当前位置:   article > 正文

(13-3-02)服装推荐系统:数据集处理——数据清洗_推荐系统coat数据集

推荐系统coat数据集

12.5.2  数据清洗

在经过前面的初步分析之后,可能会发现数据集中存在噪声、缺失值、异常值等问题。为了确保数据的质量和一致性,你需要进行数据清洗。编写文件data_cleaning.ipynb实现数据清洗功能,具体实现流程如下所示。

1加载数据集文件,使用给定的文件路径配置信息构建完整的文件路径,以便后续对相应文件进行读取和处理操作。对应的实现代码如下所示:

  1. categorical_column = lambda x: ('NONE' if pd.isna(x) or len(x) == 0 else 'NONE' if x =='None' else x)
  2. df_customer = pd.read_csv(CUSTOMER_MASTER_TABLE,
  3. converters =
  4. {
  5. 'fashion_news_frequency': categorical_column
  6. },
  7. usecols = ['customer_id', 'FN', 'Active', 'club_member_status','fashion_news_frequency', 'age'],
  8. dtype =
  9. {
  10. 'club_member_status': 'category'
  11. }
  12. )
  13. df_customer.FN.fillna(0, inplace = True)
  14. df_customer.FN = df_customer.FN.astype(bool)
  15. df_customer.Active.fillna(0, inplace = True)
  16. df_customer.Active = df_customer.Active.astype(bool)
  17. df_customer.rename(columns = {'FN':'subscribe_fashion_newsletter','Active':'active'}, inplace = True)
  18. df_customer['fashion_news_frequency'] = df_customer['fashion_news_frequency'].astype('category')
  19. df_customer.customer_id = df_customer.customer_id.apply(lambda x: int(x[-16:],16) ).astype('int64')
  20. df_customer.head()

2读取名为CUSTOMER_MASTER_TABLE的CSV文件,并将特定列进行数据类型转换、重命名和填充缺失值。最后,打印输出df_customer的前几行数据。对应的实现代码如下所示:

  1. categorical_column = lambda x: ('NONE' if pd.isna(x) or len(x) == 0 else 'NONE' if x =='None' else x)

> **待办任务**:
(A) 判断下面几条说法与学习文本是否相符。每条答"是"或"否",并一字不差地引出学习文本里起决定作用的原话。
(i) 数据清洗功能写在名为 data_cleaning.ipynb 的文件里。
(ii) 代码把 'FN' 列重命名为 'active'。
(iii) 'club_member_status' 列按 'category' 类型读取。
(B) 把学习文本中的一段照原文重新打出来。这一段从含有"16. df_customer.Active = df_customer.Active.astype(bool)"的那几个字开始,到"20. df_customer.head()"为止。

> **所给资料**:
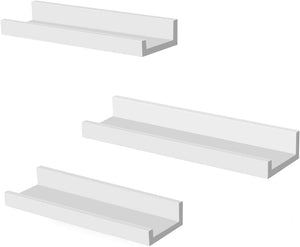 Set of 3 Floating Wall Shelves - Karrari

> **任务答案**:
(A)
(i) 是:"编写文件data_cleaning.ipynb实现数据清洗功能"
(ii) 否:"'FN':'subscribe_fashion_newsletter'"
(iii) 是:"'club_member_status': 'category'"

(B)
16. df_customer.Active = df_customer.Active.astype(bool)
  17. df_customer.rename(columns = {'FN':'subscribe_fashion_newsletter','Active':'active'}, inplace = True)
  18. df_customer['fashion_news_frequency'] = df_customer['fashion_news_frequency'].astype('category')
  19. df_customer.customer_id = df_customer.customer_id.apply(lambda x: int(x[-16:],16) ).astype('int64')
  20. df_customer.head()